All S. aureus isolates were screened for susceptibility to the following antimicrobial agents: oxacillin (1 µg), erythromycin (15 µg), vancomycin (30 µg), streptomycin (10 µg), tetracycline (30 µg), levofloxacin (5 µg), sulfamethoxazole-trimethoprim (25 µg), ciprofloxacin (5 µg), penicillin (10 Units), chloramphenicol (30 µg), amoxicillin (10 µg), ceftriaxone (30 µg), and ampicillin (10 µg), by the disk diffusion technique. Suspensions of overnight cultures were prepared and diluted, using sterile normal saline, to obtain the inoculum that was compared with a 0.5 McFarland’s standard. The inoculum was plated on Mueller Hinton agar (Merck, Darmstadt, Germany) and incubated at 37 °C for 18–24 h. The zones of inhibition were measured, and the results were interpreted based on recommended standards [53,54].

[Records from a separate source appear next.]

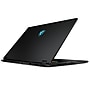 MSI Stealth 18 AI 18" QHD+ 240Hz Gaming Laptop, Intel Ultra 9-275HX, NVIDIA RTX 5070TI, 64GB RAM, 2TB SSD, Windows 11 Pro~#|#~6FB9F4BD-6493-4171-9B2B6397ACE29963_sc7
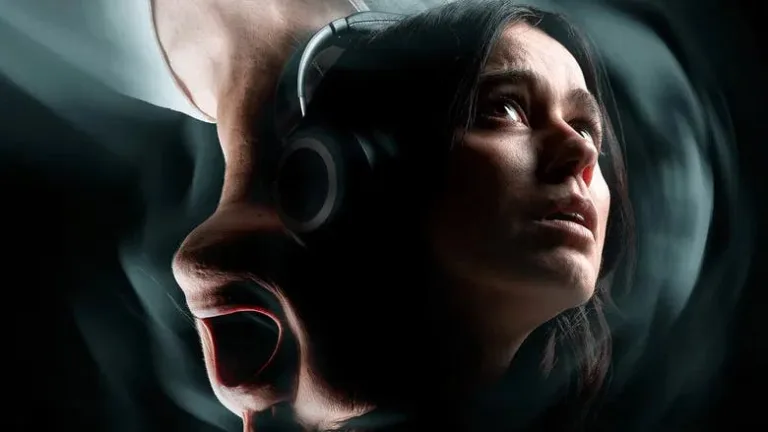 Eerste trailer van A24-horrorfilm Undertone uitgebracht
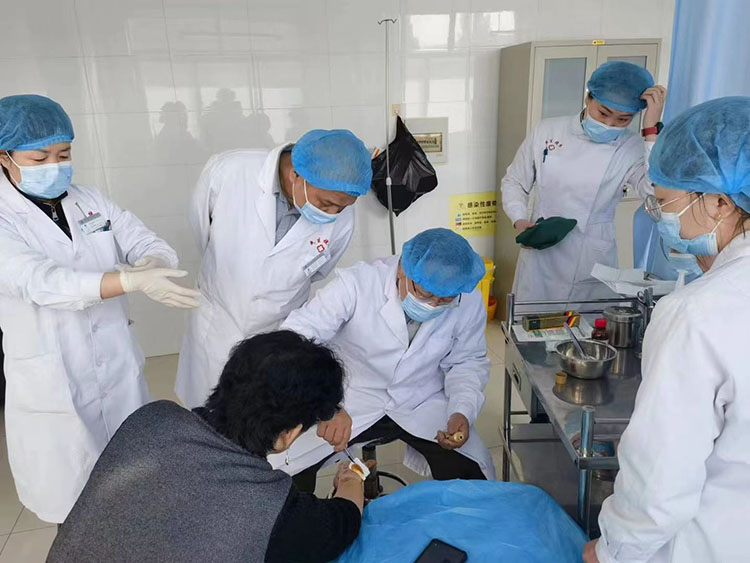 威客电竞(vkgame)-为竞技而生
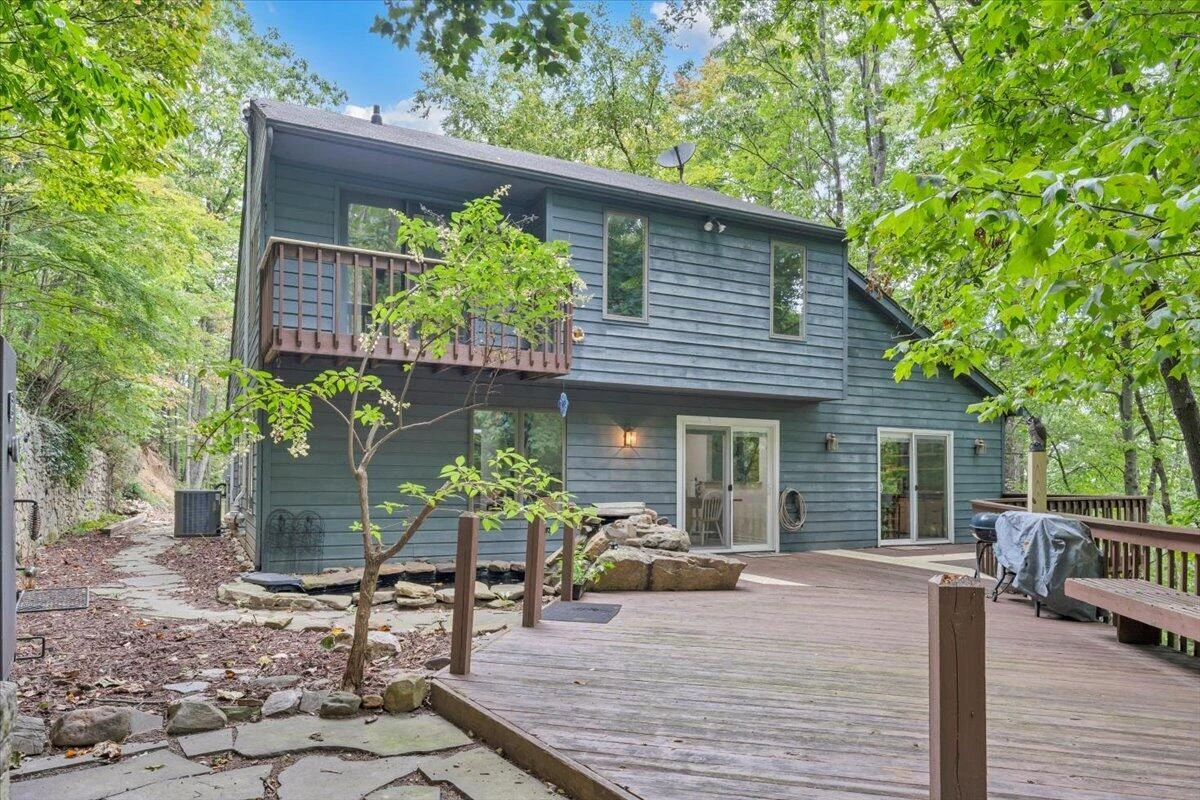 8337 Salt Pond RD - Photo 35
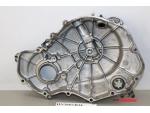 Klikněte pro detailní foto č. 2 - 11331-MEL-000 víko spojky Honda CBR 1000 RR SC57 04-07
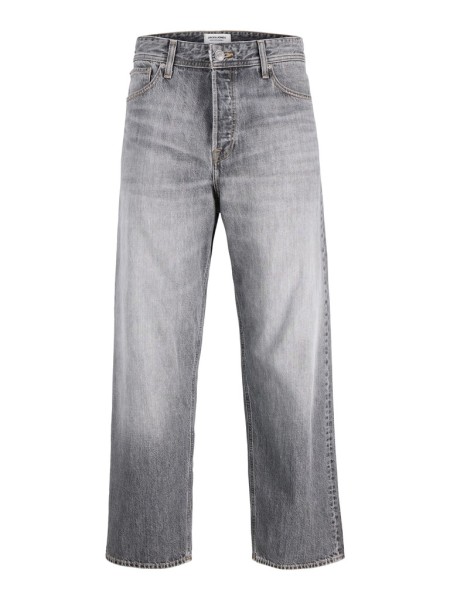 JJIALEX JJORIGINAL CB 299 NOOS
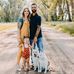 Daine Taylor - Facebook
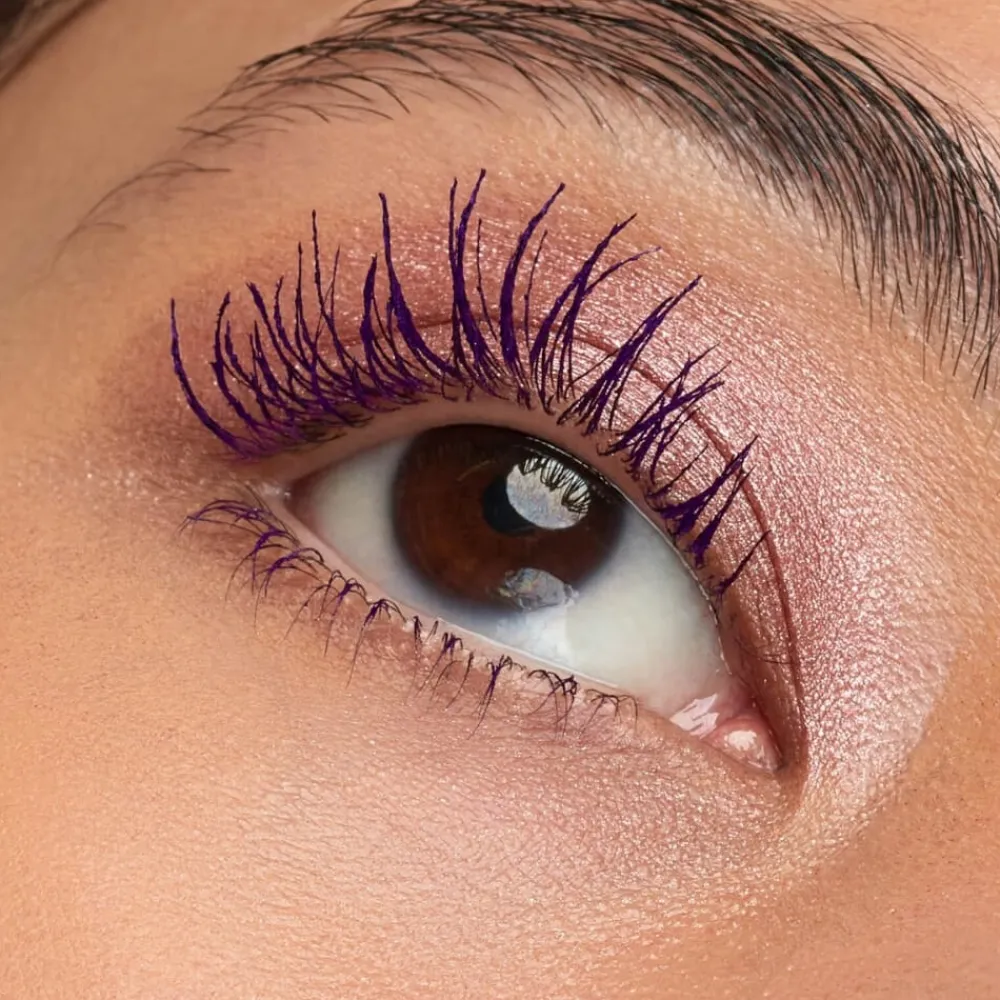 By Terry Øyne|ByTerry Mascara Terrybly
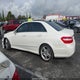 WDDHF5KB5DA673451 2013 Mercedes-Benz E 350 auction photo thumbnail 15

4.7. Phenotypic Evaluation of Beta-Lactamase Production and Inducible Clindamycin Resistance

The zone-edge test was used to evaluate beta-lactamases production by isolates. Procedures were carried out as previously described [42]. Bacterial inoculum was plated on MHA, and penicillin-G disks (10 Units) were placed at the centre of each plate, and the plates were incubated as in AST described above. The zones of inhibition were observed and results were recorded as follows: Positive—zones with sharp edge; Negative—zones with fuzzy edge.

The Double diffusion (D-test) was used to detect isolates with inducible clindamycin resistance, and procedures were done as described [55]. Bacterial inoculum was plated as in the disk diffusion method. Erythromycin (15 µg) and Clindamycin (2 µg) disks were placed edge-to-edge on the agar plate, at a distance of about 15 mm. The plates were incubated overnight; after that, they were observed for a flat zone of inhibition.

4.8. Statistical Analysis

Data was analysed by using the SPSS version 20 (SPSS, Chicago, USA) statistical package. Descriptive statistic was done for all variables, and the Chi square test was used to determine significant differences between categorical variables, while the Mann–Whitney U test was used to compare means at a 95% confidence level.

5. Conclusions

The ica and bap genes were detected in S. aureus isolated from milk. The presence of these genes in biofilm-producing isolates indicates their importance in biofilm formation in S. aureus. High resistance against ceftriaxone, vancomycin, and penicillin, as well as five different resistance genes, were detected among these isolates. The presence of potential biofilm-producing and antibiotic-resistant S. aureus in milk intended for human consumption may present with severe health challenges. Consequently, there is a need to enhance control measures, especially in the dairy sector, to curb the spread of pathogenic S. aureus and to limit the use of antibiotics.